| Task objective |
In the forum post about a dictionary of possible mutations, what mutation frequency was given to the original strand?

| Extract provided |

====

Question

Making a Dictionary for all Possible Mutations

0

Entering edit mode

10.5 years ago

abenabba • 0

I'm trying to do a program that's kinda complicated to explain, so I'll try my best to elaborate. What I am trying to do is twofold: first, I want to get all the possible mutated strands from an original strand that I gave a mutation frequency of 0.66% (this is for all bases). Then, I want to make a dictionary of dictionaries representing these mutations. I have two bits of code so far, both getting some aspect of my objective done, but I'd prefer if they are combined somehow. The first yields a list of all possible mutated strands from the original one, but it doesn't have a mutation frequency - it only changes on base at a time. Also note that the only bases I'm changing here is A-->T, but that's only for simplicity's sake - I'd like to be able to mutate any base:

import random

    #Yields all possible strands with a given mutation 
    def print_all_possibilities(dna, mutations, index = 0):
        if index < 0: return #invalid value for index

        while index < len(dna):
            if chr(dna[index]) in mutations: #chr converts ASCII value to corresponding character; If the function finds a place where a mutation can happen
                print_all_possibilities(dna, mutations, index + 1)

====

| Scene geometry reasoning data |
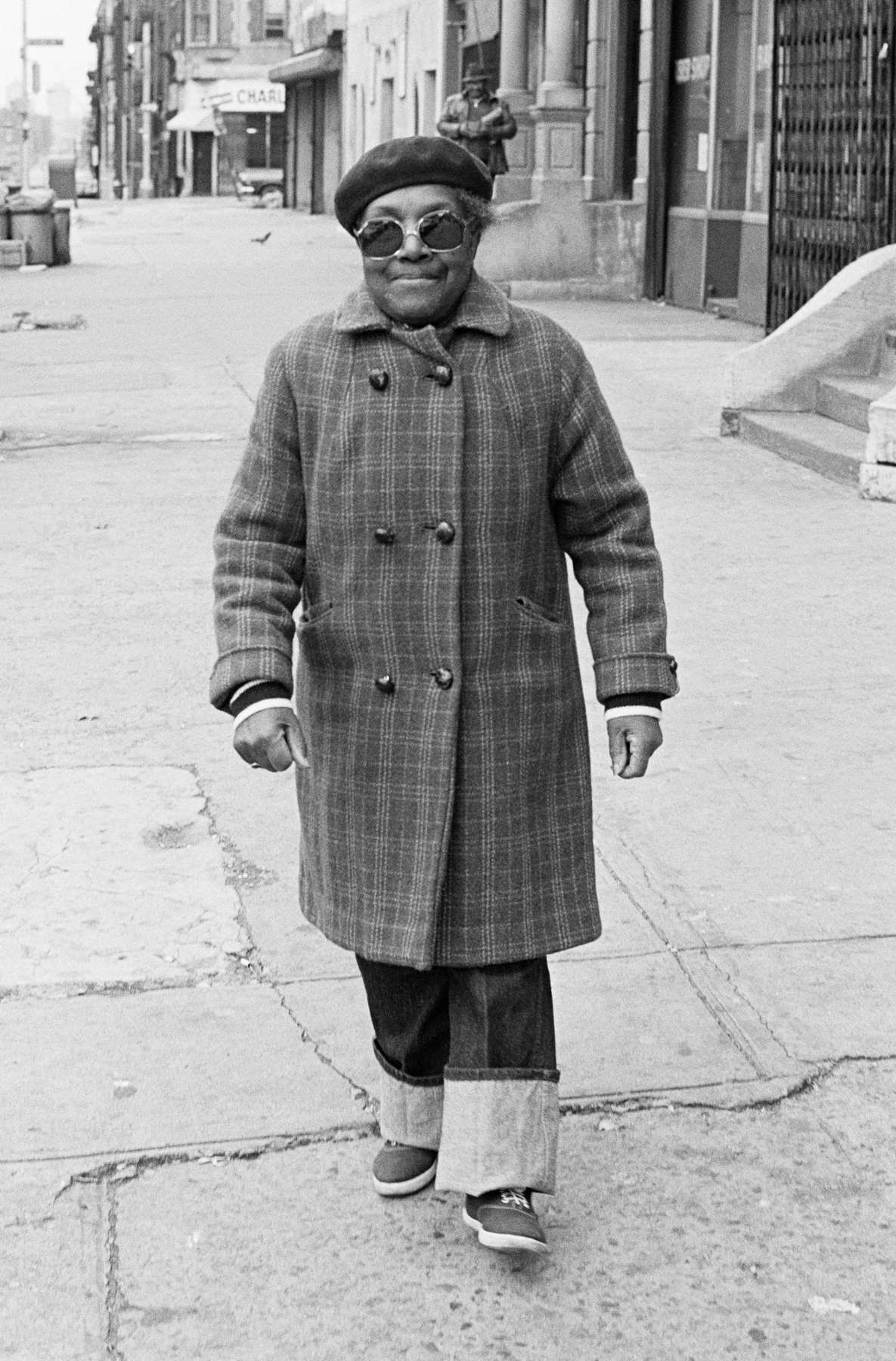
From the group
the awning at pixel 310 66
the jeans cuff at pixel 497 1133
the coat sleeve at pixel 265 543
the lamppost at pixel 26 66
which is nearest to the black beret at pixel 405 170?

====

| Written answer |
0.66%, applied to all bases